The National Association of Independent Housing Professionals on Monday sued the Federal Reserve Board in U.S. District Court, seeking to block the agency's controversial loan officer compensation rule, which becomes operative April 1.
Under the regulation, payments to a loan officer (be it a loan broker or otherwise) cannot be based on a loan's interest rate or other terms. Also, the Fed is banning LOs from receiving compensation payments from both a borrower and a lender on the same deal.
NAIHP president Marc Savitt said he believes the rule is illegal and should be withdrawn because the agency "failed to demonstrate even a remote correlation between a mortgage loan originator's compensation and abusive, deceptive or unfair practices."
In early February, a division of the Small Business Administration officially asked the Fed to postpone the April 1 implementation date of the rule, saying the central bank did not provide "sufficient" or "proper" guidance for small mortgage firms and loan brokers to comply with the new requirements.
At press time a spokeswoman for the agency said, "We are not able to comment on this action."
NAIHP's motion was filed in the District of Columbia.
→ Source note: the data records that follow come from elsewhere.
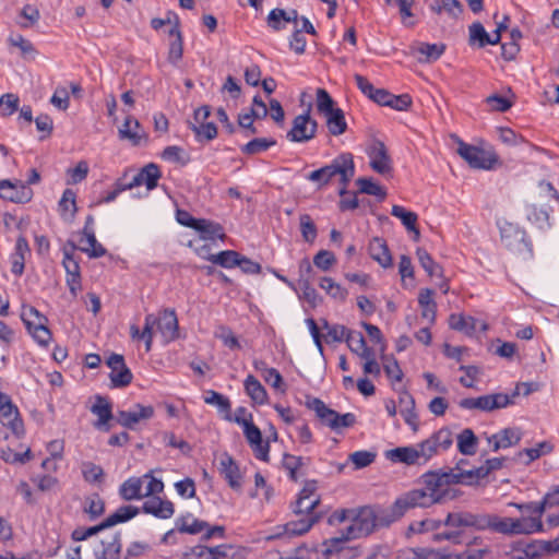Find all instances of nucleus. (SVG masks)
I'll return each mask as SVG.
<instances>
[{
	"label": "nucleus",
	"instance_id": "1",
	"mask_svg": "<svg viewBox=\"0 0 559 559\" xmlns=\"http://www.w3.org/2000/svg\"><path fill=\"white\" fill-rule=\"evenodd\" d=\"M421 480L424 488L409 490L394 501L393 520H400L411 509L429 508L455 497L450 488H444L436 471L424 474Z\"/></svg>",
	"mask_w": 559,
	"mask_h": 559
},
{
	"label": "nucleus",
	"instance_id": "42",
	"mask_svg": "<svg viewBox=\"0 0 559 559\" xmlns=\"http://www.w3.org/2000/svg\"><path fill=\"white\" fill-rule=\"evenodd\" d=\"M526 218L539 229L549 228L551 226L549 218V210L546 207H538L535 204L525 207Z\"/></svg>",
	"mask_w": 559,
	"mask_h": 559
},
{
	"label": "nucleus",
	"instance_id": "54",
	"mask_svg": "<svg viewBox=\"0 0 559 559\" xmlns=\"http://www.w3.org/2000/svg\"><path fill=\"white\" fill-rule=\"evenodd\" d=\"M359 187V192L368 195H373L380 200L385 199L386 191L380 185L373 182L372 178L360 177L356 180Z\"/></svg>",
	"mask_w": 559,
	"mask_h": 559
},
{
	"label": "nucleus",
	"instance_id": "50",
	"mask_svg": "<svg viewBox=\"0 0 559 559\" xmlns=\"http://www.w3.org/2000/svg\"><path fill=\"white\" fill-rule=\"evenodd\" d=\"M168 34L170 37H174L169 44L168 61L173 64H177L183 53L182 34L180 29L169 31Z\"/></svg>",
	"mask_w": 559,
	"mask_h": 559
},
{
	"label": "nucleus",
	"instance_id": "55",
	"mask_svg": "<svg viewBox=\"0 0 559 559\" xmlns=\"http://www.w3.org/2000/svg\"><path fill=\"white\" fill-rule=\"evenodd\" d=\"M204 402L206 404H210V405H215L217 406L218 411L222 412V413H225L226 416L225 418L230 420V401L228 397H226L225 395L216 392V391H213V390H209L206 392V396L204 397Z\"/></svg>",
	"mask_w": 559,
	"mask_h": 559
},
{
	"label": "nucleus",
	"instance_id": "49",
	"mask_svg": "<svg viewBox=\"0 0 559 559\" xmlns=\"http://www.w3.org/2000/svg\"><path fill=\"white\" fill-rule=\"evenodd\" d=\"M240 253L234 250H224L216 254H210L207 260L213 264L221 265L225 269H231L239 263Z\"/></svg>",
	"mask_w": 559,
	"mask_h": 559
},
{
	"label": "nucleus",
	"instance_id": "25",
	"mask_svg": "<svg viewBox=\"0 0 559 559\" xmlns=\"http://www.w3.org/2000/svg\"><path fill=\"white\" fill-rule=\"evenodd\" d=\"M91 412L98 417L97 421L94 424V427L108 431L110 427L108 426V421L112 419V408L111 403L107 397L102 395H96L95 403L91 407Z\"/></svg>",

The trade group was formed in early 2010 by Savitt, a West Virginia loan broker, and a past annual president of the National Association of Mortgage Brokers. (NAMB is not a party to the filing, and is planning a separate lawsuit against the Fed.)
In a recent interview with National Mortgage News, Savitt said the LO rule will not only hurt brokers, but reduce loan choices for consumers, and leave the mortgage industry squarely in the hands of the nation's megabanks, namely Wells Fargo & Co., Bank of America, and JPMorgan Chase.